### What you will do
(1) Copy the passage of the reply about the fan controller code from "OR give variables" to "already big enough.", word for word.
(2) For each statement below, say yes or no according to the reply about the fan controller code, and quote the words of the reply that decide it. (a) The reply says removing the delay from the loop will make things go faster. (b) The reply says that without braces, Instruction2 and Instruction3 still depend on the condition if they are indented. (c) The reply recommends switching the temperature pin variable to byte.

### Excerpt
* * *
PWM CONTROLLER 4 FAN.zip (96.2 KB)

Well - get rid of the delay(1000); // ATRASO EM MILI SEGUNDOS PRA ESTABILIDADE in your loop and things will go faster...

Also check the missing {} for the if the temp is in between min and max... that’s probably an issue

Should look like this

if (condition) {
   Instruction1;
   Instruction2;
   Instruction3;
}

if you do

if (condition) 
   Instruction1;
Instruction2;
Instruction3;

then only instruction1 is conditional, Instruction2 and Instruction3 will always get executed (regardless of indentation)

And instead of having an excise in counting,

OR give variables useful names

int tempPin = A3; // PINO ANALOGICO (CPU) PRA USAR O LM35
//if it's the CPU, why on earth don't you just call it
const byte CpuTempPin = A3; // PINO ANALOGICO (CPU) PRA USAR O LM35

(also note the const and the switch to byte because that's already big enough.
* * *
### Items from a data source
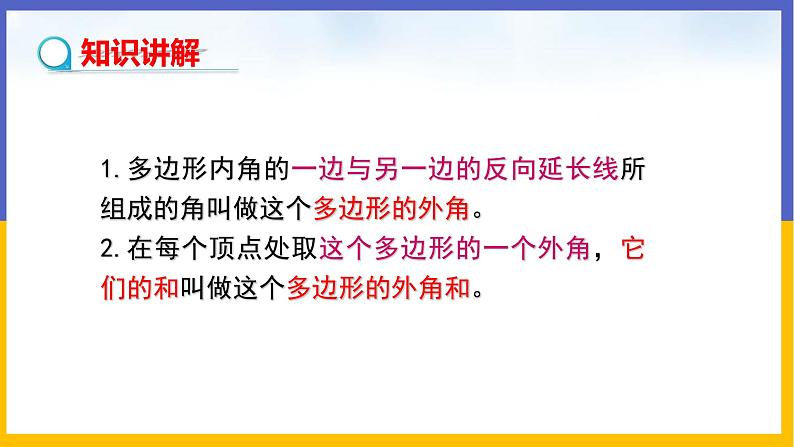 知识讲解

1. 多边形内角的一边与另一边的反向延长线所组成的角叫做这个多边形的外角。
2. 在每个顶点处取这个多边形的一个外角，它们的和叫做这个多边形的外角和。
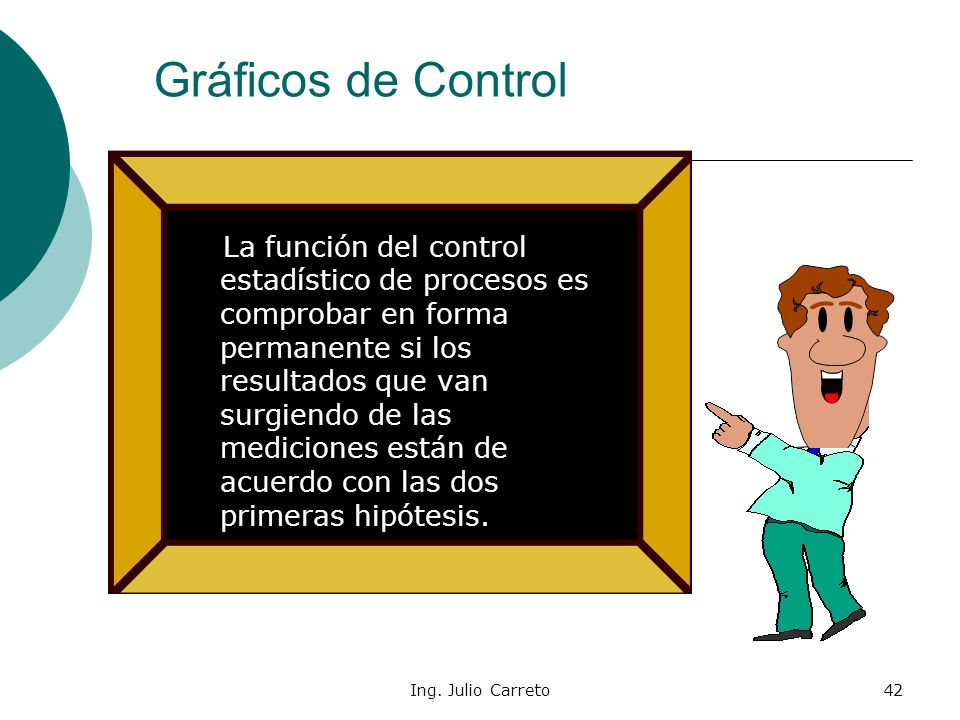 Gráficos de Control

La función del control estadístico de procesos es comprobar en forma permanente si los resultados que van surgiendo de las mediciones están de acuerdo con las dos primeras hipótesis.

Ing. Julio Carreto

42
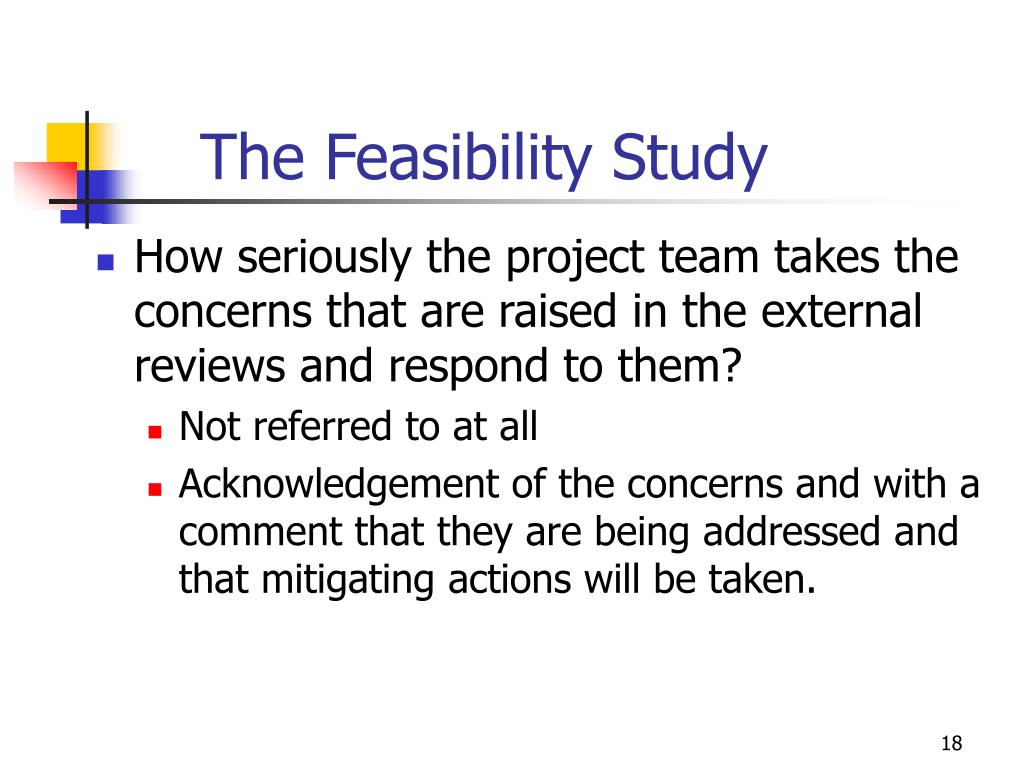 The Feasibility Study

How seriously the project team takes the concerns that are raised in the external reviews and respond to them?

Not referred to at all

Acknowledgement of the concerns and with a comment that they are being addressed and that mitigating actions will be taken.

18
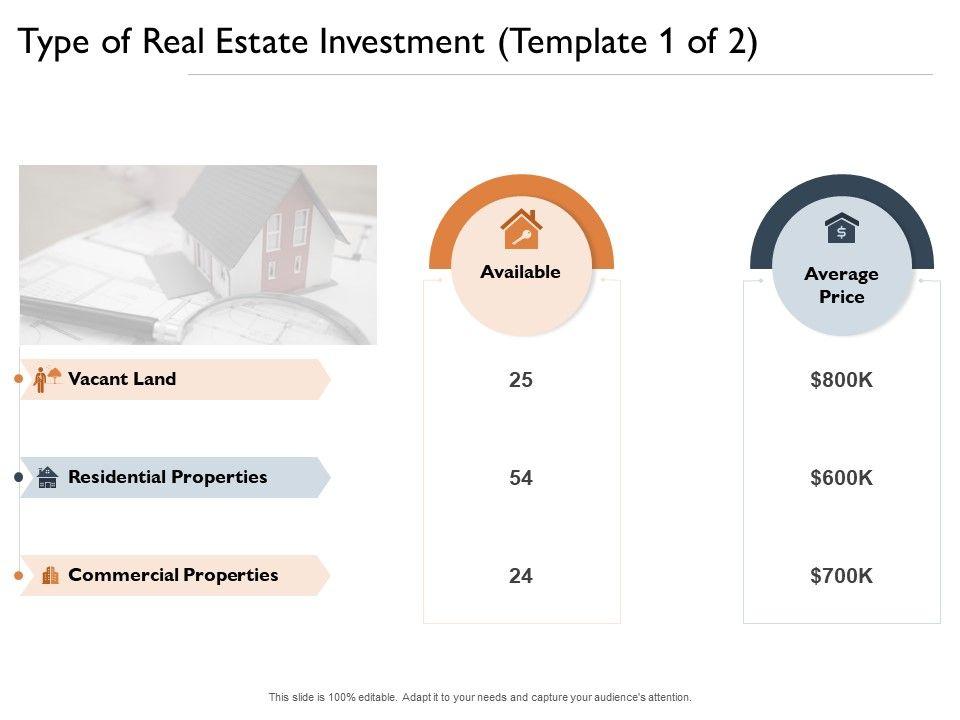 Type of Real Estate Investment (Template 1 of 2)

| | Available | Average Price |
|---|---|---|
| Vacant Land | 25 | $800K |
| Residential Properties | 54 | $600K |
| Commercial Properties | 24 | $700K |

This slide is 100% editable. Adapt it to your needs and capture your audience's attention.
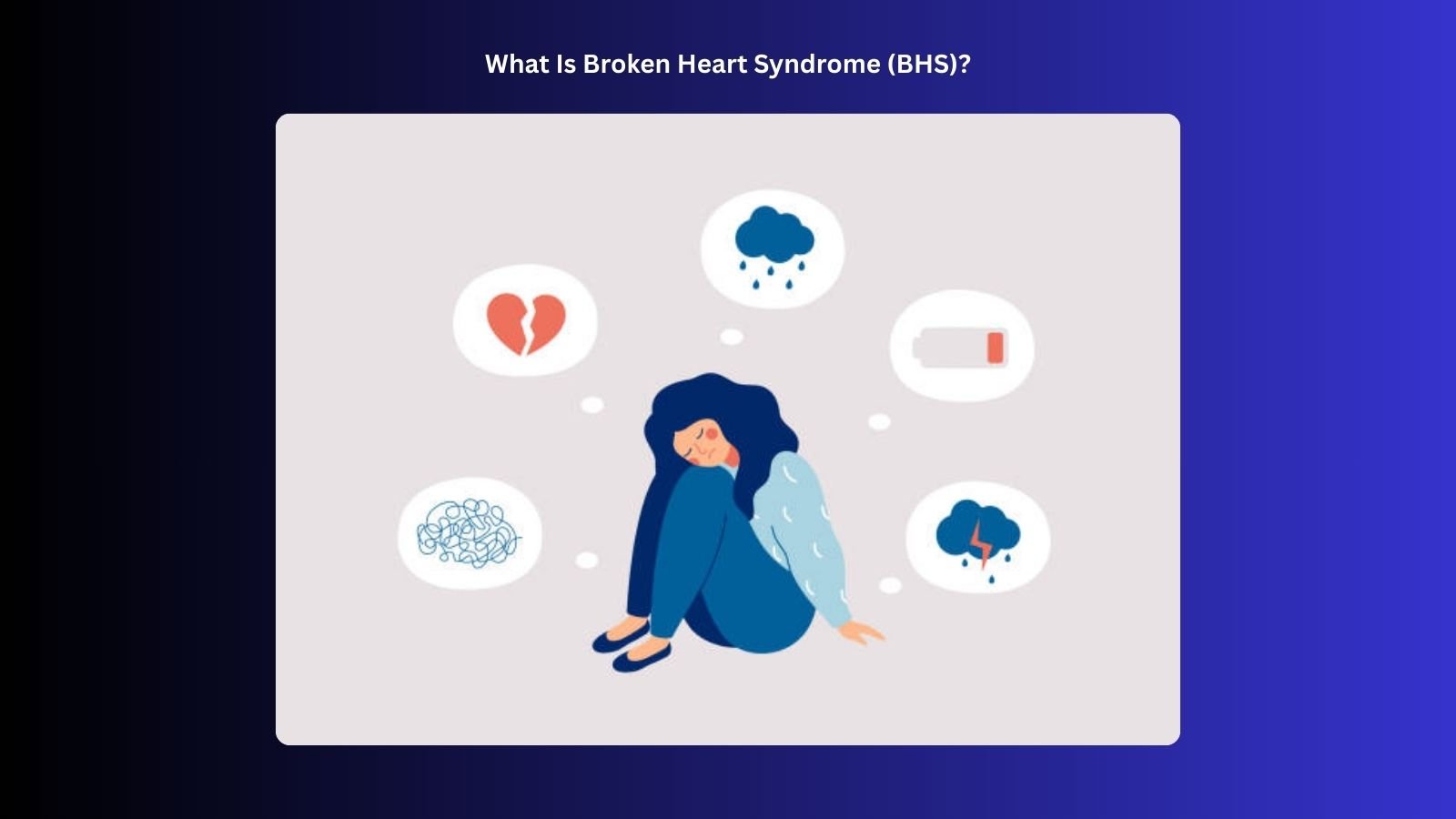 What Is Broken Heart Syndrome (BHS)?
* * *
### Answer section
(1)
OR give variables useful names

int tempPin = A3; // PINO ANALOGICO (CPU) PRA USAR O LM35
//if it's the CPU, why on earth don't you just call it
const byte CpuTempPin = A3; // PINO ANALOGICO (CPU) PRA USAR O LM35

(also note the const and the switch to byte because that's already big enough.

(2)
(a) Yes: "get rid of the delay(1000); // ATRASO EM MILI SEGUNDOS PRA ESTABILIDADE in your loop and things will go faster"
(b) No: "then only instruction1 is conditional, Instruction2 and Instruction3 will always get executed (regardless of indentation)"
(c) Yes: "also note the const and the switch to byte because that's already big enough"